А еще она часто думала о своем муже Киме, прикомандированном к одной из миссий в Англии, о неведомом муже. Через полгода разлука закончится, но лишь в том случае, если каждый из них привлечет в Движение трех новых членов.
В Учителя она верила всем сердцем, по-прежнему считала свою жизнь поиском, была готова раскрыться навстречу великим истинам. Но тосковала по мелочам, по дням рождения родителей, по коврику у кровати, по ночному сну на простынях — не в спальном мешке. Заподозрила, что простые и жесткие лекала церковной веры ей не по росту. Под вечер ее одолевала мигрень. Боли начинались с вспышки, со сполохов электрохимической реакции, со света, возникающего ниоткуда, порожденного мозгом, — с запредельного мерцания человеческого "я".
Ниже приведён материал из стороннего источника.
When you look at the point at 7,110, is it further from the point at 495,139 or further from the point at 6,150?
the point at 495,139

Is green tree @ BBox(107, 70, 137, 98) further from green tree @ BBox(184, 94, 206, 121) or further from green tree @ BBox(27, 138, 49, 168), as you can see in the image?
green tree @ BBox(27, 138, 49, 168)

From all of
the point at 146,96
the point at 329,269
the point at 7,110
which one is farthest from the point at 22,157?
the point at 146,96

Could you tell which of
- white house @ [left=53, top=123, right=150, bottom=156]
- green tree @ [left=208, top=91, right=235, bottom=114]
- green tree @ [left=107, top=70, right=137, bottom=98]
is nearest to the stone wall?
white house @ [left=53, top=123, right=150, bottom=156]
Скотт отвез ее в мотель и чуть ли не всю ночь напролет слушал — а она говорила. Зайдя в туалет, оставляла дверь открытой. "О-го-го", — подумал он. Впрочем, до секса пока не доходило. Приступы словоохотливости длились у нее минут по десять. Спать она то ли не могла, то ли боялась. Он сто раз бегал за пепси в холл к автомату и всякий раз опасался, что, вернувшись, ее не увидит: окно открыто, занавески реют по ветру, — хотя шторы там были слишком плотные, чтобы реять, да и окна все равно не открывались.
Потом был кинобоевик, передвижения войск под покровом ночи. Только-только она начала сомневаться, задумываться, отвлекаться на посторонние мысли, однажды вечером вышла из фургона под забинтованное облаками небо, и тут со школьной ограды спрыгнули трое. И прямо к ней — два незнакомца и ее двоюродный брат Рик в майке-безрукавке, стриженный под "ноль" футболист, — он только на макушке жидкий чуб оставляет, красит его, представь себе, в зеленый попугайский цвет. Незнакомцы были в костюмах и действовали с отработанной слаженностью, которая явно приелась им самим. Разве сообразишь, как следует приветствовать людей, когда они спрыгивают с ограды в безымянном городе и даже у твоего двоюродного брата, у этого безмозглого здоровяка, вид непроницаемо-зловещий.